(EXCERPT TO READ begins)

In this week's installment of Raw Science, we link to recent papers in the fields of marine science, human ecology, synthetic chemistry, and infectious disease epidemiology.
By the Light of the Moon
Marine scientists review the various mechanisms by which fish are able to align their reproductive cycles with phases of the moon.
“External and internal controls of lunar-related reproductive rhythms in fishes,” Journal of Fish Biology (2010) 76, 7 – 26. A. Takemura, M. S. Rahman and Y. J. Park.
Jetson Yourself
Human ecologists develop a simple, portable system for creating three-dimensional scans of the body.
“A portable stereo vision system for whole body surface imaging,” Image and Vision Computing 28 (2010) 605–613. Wurong Yu, Bugao Xu.
Brewing Bigleaf
Chemists synthesize two compounds, which are found naturally in the root bark of the Japanese Bigleaf Magnolia tree, that have shown the ability to increase the biosynthesis of a neurotransmitter that gets lost in Alzheimer’s disease.

(EXCERPT TO READ ends)

- ASSIGNED TASK A -
In the Raw Science installment, which journal published the paper on lunar-related reproductive rhythms in fishes?
- ASSIGNED TASK B -
Reproduce the part of the Raw Science installment between "Jetson Yourself" and "in Alzheimer’s disease.", inclusive.
- ASSIGNED TASK C -
Write the next part of the Raw Science installment, picking up after its final sentence.

(SOURCE DATA begins)

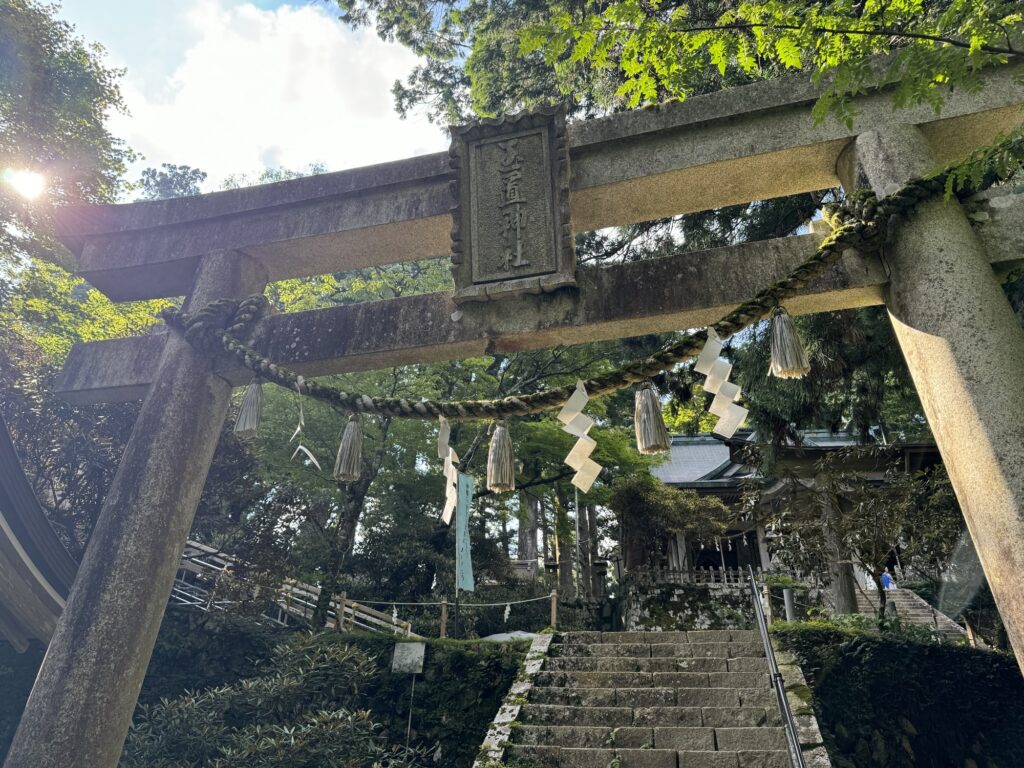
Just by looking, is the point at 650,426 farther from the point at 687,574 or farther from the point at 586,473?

(SOURCE DATA ends)
(SOURCE DATA begins)

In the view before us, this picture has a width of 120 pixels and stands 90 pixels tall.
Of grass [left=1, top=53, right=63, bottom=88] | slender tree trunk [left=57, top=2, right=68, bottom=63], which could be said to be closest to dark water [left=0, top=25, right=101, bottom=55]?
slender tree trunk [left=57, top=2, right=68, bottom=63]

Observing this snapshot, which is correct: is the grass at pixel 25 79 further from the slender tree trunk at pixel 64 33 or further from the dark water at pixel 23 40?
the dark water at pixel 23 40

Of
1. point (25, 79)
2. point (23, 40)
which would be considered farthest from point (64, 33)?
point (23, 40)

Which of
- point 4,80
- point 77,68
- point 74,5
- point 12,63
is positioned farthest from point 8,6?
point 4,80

(SOURCE DATA ends)

- TASK RESPONSE A -
The Journal of Fish Biology.

- TASK RESPONSE B -
Jetson Yourself
Human ecologists develop a simple, portable system for creating three-dimensional scans of the body.
“A portable stereo vision system for whole body surface imaging,” Image and Vision Computing 28 (2010) 605–613. Wurong Yu, Bugao Xu.
Brewing Bigleaf
Chemists synthesize two compounds, which are found naturally in the root bark of the Japanese Bigleaf Magnolia tree, that have shown the ability to increase the biosynthesis of a neurotransmitter that gets lost in Alzheimer’s disease.

- TASK RESPONSE C -
"Biomimetic Syntheses of the Neurotrophic Natural Products Caryolanemagnolol and Clovanemagnolol," OrganicLetters (2010) Vol. 12, No. 6 1304-1307. Xu Cheng, Nicole L. Harzdorf, Travis Shaw, and Dionicio Siegel.
Leave Those Kids Alone
Biologists and public health scientists explore why the pandemic (H1N1) 2009 influenza (“swine flu”) struck school-age children more often than adults.
"The Shifting Demographic Landscape of Pandemic Influenza," PLoS one 5(2): e9360. Shweta Bansal, Babak Pourbohloul, Nathaniel Hupert, Bryan Grenfell, Lauren Ancel Meyers.